Leadership Passages: The Personal and Professional Transitions That Make or Break a Leader (J-B US non-Franchise Leadership)

Breaking your frame of reference is not an easy task, but living in a foreign culture facilitates achieving this objective. Many business executives grow up in a corporation and develop strong, unconscious cultural biases. They are frustrated, surprised, and sometimes daunted to see first-hand that despite their relative sophistication about business and the world, out-of-awareness cultural values can impede communication, decision making, and the effort to lead people. They have experienced what CDR International Partner Stephen Rhinesmith, terms the “Epcot Center version of cross- cultural experiences,” that is, moving quickly through countries and observing differences is similar to the experience of moving through cultural pavilions at Disney World’s Epcot Center; the reality of living for some time in a country different from one’s own can create deep, fundamental change, both personally and professionally.

We all operate with certain assumptions about our companies, competitors, markets, and industries. It takes a frame-breaking experience—a direct challenge to these assumptions—to develop into a better leader. The professional passages create this adjustment in certain ways, and living abroad does it in another way. If you take full advantage of your time abroad, you’ll emerge with an expanded capacity for seeing things from multiple perspectives and an ability to work effectively with people who have ideas and approaches very different from your own.
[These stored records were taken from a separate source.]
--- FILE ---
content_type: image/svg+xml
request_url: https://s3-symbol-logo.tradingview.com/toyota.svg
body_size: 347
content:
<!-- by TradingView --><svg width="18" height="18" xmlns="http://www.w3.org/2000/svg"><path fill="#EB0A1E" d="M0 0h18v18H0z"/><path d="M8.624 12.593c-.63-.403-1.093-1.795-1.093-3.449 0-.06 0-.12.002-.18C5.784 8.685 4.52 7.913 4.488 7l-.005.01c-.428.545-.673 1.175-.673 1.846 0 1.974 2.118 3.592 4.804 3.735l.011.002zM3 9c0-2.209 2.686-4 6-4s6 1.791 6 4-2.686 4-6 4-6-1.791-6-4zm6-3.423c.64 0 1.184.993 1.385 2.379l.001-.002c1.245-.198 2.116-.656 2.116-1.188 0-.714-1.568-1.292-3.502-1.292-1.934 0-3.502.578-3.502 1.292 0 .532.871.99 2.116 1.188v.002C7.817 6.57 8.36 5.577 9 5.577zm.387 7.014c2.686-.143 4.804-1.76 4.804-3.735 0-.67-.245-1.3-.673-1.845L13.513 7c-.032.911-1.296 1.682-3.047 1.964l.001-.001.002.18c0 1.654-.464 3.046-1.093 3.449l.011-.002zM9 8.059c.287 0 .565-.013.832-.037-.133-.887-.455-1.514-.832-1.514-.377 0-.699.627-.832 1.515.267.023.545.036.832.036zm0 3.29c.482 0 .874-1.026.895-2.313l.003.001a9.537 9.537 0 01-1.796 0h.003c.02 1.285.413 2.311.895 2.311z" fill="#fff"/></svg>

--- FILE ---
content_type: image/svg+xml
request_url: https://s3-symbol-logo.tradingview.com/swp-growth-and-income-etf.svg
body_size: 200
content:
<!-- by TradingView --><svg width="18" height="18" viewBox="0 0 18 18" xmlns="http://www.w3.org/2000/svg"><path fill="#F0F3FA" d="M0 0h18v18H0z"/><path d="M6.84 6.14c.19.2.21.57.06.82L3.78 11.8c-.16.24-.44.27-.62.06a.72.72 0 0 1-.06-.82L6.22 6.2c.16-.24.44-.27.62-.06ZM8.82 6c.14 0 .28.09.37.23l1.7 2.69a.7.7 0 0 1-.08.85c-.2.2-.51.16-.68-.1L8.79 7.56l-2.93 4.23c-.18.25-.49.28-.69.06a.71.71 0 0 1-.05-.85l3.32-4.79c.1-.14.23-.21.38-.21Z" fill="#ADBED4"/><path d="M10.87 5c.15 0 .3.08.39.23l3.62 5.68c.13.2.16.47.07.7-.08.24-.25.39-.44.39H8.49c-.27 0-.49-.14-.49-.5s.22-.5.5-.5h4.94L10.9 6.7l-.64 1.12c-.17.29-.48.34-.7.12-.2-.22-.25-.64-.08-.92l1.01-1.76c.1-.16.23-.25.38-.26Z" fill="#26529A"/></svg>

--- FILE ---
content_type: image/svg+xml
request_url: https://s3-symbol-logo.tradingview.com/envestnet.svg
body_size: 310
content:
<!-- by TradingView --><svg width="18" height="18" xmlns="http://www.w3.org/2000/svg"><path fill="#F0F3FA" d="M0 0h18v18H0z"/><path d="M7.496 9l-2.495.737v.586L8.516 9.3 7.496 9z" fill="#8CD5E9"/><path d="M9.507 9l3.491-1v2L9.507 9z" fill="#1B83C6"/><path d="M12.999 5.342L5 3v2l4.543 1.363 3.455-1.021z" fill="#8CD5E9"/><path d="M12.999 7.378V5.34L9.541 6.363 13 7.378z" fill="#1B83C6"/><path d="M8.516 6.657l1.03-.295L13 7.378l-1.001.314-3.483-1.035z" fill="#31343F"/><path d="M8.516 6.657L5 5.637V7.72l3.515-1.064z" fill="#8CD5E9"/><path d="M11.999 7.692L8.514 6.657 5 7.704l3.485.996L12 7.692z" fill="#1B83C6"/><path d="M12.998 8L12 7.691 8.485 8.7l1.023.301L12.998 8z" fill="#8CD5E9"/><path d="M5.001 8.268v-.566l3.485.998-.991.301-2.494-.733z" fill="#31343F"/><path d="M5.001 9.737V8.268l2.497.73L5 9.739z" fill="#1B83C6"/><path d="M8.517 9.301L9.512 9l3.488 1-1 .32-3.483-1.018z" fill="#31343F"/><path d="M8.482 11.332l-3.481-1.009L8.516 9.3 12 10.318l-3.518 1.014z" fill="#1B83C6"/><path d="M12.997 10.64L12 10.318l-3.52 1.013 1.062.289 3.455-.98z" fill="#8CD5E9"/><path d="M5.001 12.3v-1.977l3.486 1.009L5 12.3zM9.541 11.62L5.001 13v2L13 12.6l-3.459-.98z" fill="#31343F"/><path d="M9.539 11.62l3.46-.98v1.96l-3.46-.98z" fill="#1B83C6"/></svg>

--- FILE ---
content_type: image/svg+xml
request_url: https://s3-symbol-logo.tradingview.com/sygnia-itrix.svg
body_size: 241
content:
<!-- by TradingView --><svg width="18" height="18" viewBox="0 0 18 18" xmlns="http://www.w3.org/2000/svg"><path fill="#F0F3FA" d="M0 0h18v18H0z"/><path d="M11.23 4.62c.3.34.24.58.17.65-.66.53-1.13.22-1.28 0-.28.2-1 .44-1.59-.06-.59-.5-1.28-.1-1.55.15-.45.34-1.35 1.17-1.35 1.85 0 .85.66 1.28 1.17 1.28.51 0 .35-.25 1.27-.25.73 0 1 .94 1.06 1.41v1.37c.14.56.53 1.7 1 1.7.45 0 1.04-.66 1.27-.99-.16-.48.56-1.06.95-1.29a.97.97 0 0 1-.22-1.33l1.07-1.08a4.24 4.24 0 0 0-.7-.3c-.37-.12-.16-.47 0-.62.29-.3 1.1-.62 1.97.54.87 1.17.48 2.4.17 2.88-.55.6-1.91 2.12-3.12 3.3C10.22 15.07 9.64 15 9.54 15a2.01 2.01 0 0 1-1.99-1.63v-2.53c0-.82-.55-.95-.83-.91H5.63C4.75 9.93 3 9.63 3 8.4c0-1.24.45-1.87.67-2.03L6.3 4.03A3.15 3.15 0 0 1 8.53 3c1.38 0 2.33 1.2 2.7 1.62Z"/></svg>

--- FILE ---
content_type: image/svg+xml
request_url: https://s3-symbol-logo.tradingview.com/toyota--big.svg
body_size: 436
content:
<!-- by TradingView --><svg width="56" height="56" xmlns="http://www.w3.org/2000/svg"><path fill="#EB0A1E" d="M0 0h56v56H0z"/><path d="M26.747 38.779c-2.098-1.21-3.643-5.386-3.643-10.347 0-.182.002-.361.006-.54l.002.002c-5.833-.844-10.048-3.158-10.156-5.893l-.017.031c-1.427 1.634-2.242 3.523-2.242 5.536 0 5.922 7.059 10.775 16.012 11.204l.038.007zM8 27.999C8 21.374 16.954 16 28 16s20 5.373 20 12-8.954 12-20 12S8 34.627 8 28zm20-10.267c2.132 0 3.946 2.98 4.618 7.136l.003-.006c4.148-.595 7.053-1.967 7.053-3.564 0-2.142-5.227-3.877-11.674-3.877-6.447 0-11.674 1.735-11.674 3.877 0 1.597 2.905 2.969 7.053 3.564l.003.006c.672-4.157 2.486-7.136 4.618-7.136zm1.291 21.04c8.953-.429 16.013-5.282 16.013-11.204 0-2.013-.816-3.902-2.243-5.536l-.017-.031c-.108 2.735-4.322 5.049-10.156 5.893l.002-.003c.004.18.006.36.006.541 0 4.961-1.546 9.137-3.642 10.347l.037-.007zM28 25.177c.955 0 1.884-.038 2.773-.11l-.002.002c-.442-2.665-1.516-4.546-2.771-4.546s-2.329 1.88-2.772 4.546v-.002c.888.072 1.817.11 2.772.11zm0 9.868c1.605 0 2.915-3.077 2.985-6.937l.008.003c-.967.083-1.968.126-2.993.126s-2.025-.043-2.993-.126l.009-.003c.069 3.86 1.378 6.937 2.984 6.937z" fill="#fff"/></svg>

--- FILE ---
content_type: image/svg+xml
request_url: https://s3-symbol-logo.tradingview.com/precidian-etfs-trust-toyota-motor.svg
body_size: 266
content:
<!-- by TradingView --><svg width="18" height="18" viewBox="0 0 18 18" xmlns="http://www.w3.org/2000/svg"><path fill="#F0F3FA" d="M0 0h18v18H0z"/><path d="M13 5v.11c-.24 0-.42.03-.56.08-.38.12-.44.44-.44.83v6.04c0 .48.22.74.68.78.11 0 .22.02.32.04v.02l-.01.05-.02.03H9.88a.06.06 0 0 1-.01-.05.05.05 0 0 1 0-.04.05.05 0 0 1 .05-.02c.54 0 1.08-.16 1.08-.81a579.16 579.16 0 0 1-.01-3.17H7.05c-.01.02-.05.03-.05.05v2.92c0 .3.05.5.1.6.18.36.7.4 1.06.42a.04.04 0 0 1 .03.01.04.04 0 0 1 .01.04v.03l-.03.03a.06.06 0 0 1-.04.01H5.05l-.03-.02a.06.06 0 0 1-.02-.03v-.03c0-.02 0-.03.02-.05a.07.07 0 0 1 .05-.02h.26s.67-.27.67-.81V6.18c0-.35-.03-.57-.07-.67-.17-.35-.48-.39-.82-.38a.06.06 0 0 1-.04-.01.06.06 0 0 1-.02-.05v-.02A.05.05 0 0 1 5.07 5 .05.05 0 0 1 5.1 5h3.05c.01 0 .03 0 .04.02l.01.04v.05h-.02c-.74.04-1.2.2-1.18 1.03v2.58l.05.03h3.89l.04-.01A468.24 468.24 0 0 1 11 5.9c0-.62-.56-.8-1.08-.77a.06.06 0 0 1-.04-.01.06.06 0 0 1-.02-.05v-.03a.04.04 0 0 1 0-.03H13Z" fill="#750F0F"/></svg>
To capitalize on your foreign experience, do the following:

Working in a foreign country provides training for assimilating, assessing, and adapting skills. Most people worry about committing a business or social faux pas because they don’t know the customs. They also become concerned about seeming incompetent because they don’t know how to navigate foreign bureaucracies, the transportation system, or even something as simple as ordering food at a restaurant.
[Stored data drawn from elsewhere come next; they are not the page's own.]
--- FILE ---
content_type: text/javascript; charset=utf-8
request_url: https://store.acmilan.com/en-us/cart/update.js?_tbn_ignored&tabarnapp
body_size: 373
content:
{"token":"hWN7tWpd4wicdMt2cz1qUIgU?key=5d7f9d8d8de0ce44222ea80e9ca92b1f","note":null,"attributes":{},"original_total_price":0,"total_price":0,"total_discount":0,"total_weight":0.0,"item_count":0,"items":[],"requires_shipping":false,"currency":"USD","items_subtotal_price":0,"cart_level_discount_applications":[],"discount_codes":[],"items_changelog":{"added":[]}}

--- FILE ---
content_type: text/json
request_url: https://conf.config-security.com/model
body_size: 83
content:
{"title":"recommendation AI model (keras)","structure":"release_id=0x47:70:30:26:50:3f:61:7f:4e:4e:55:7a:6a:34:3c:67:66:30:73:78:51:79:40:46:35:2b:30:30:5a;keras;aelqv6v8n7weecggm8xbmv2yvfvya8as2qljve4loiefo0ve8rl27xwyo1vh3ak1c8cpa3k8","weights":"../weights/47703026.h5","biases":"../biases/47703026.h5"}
When you’re in these situations, don’t panic. More important, don’t fear exposing your lack of knowledge by saying, “I don’t know” or by being reluctant to ask “dumb” questions. For leaders, the ability to expose one’s vulnerabilities by admitting to “not knowing” is a skill that creates a learning environment for others in any context. In a different country, as a leader you can practice the “don’t know everything” response and try to learn what you need to know and be willing to make mistakes. Order steak in a restaurant, receive a fish stew, and resolve to either try something new or learn the right words for what you want. Similarly, if you request a marketing plan and your direct report provides you with a plan that contains all manner of sidebars, digressions, or tangential information, don’t give in to frustration. Pay attention instead to the sidebars and digressions and see if that’s your direct report’s way of providing you with information you really need.

Through Action Learning programs and other global leadership training experiences, we’ve witnessed the positive impact of a foreign sojourn when people do the right things. Even though Action Learning only provides a short-term situation (a few weeks or a month in another country), it delivers long-term results. The program is purposely designed to force executives to rely on their own resources; they have to make their own travel plans and living arrangements, as well as meet a business challenge by figuring out the modus operandi of businesses and people in their country. Companies like Johnson & Johnson, GE, Novartis, and Diageo have similar global programs, deliberately placing their executives in countries where they don’t know the language, forbidding them some of the common support tools, and generally subjecting them to the adversity experienced by any first-time traveler to another land. This adversity demands that people gather information, be creative, and think through accepted practices and beliefs.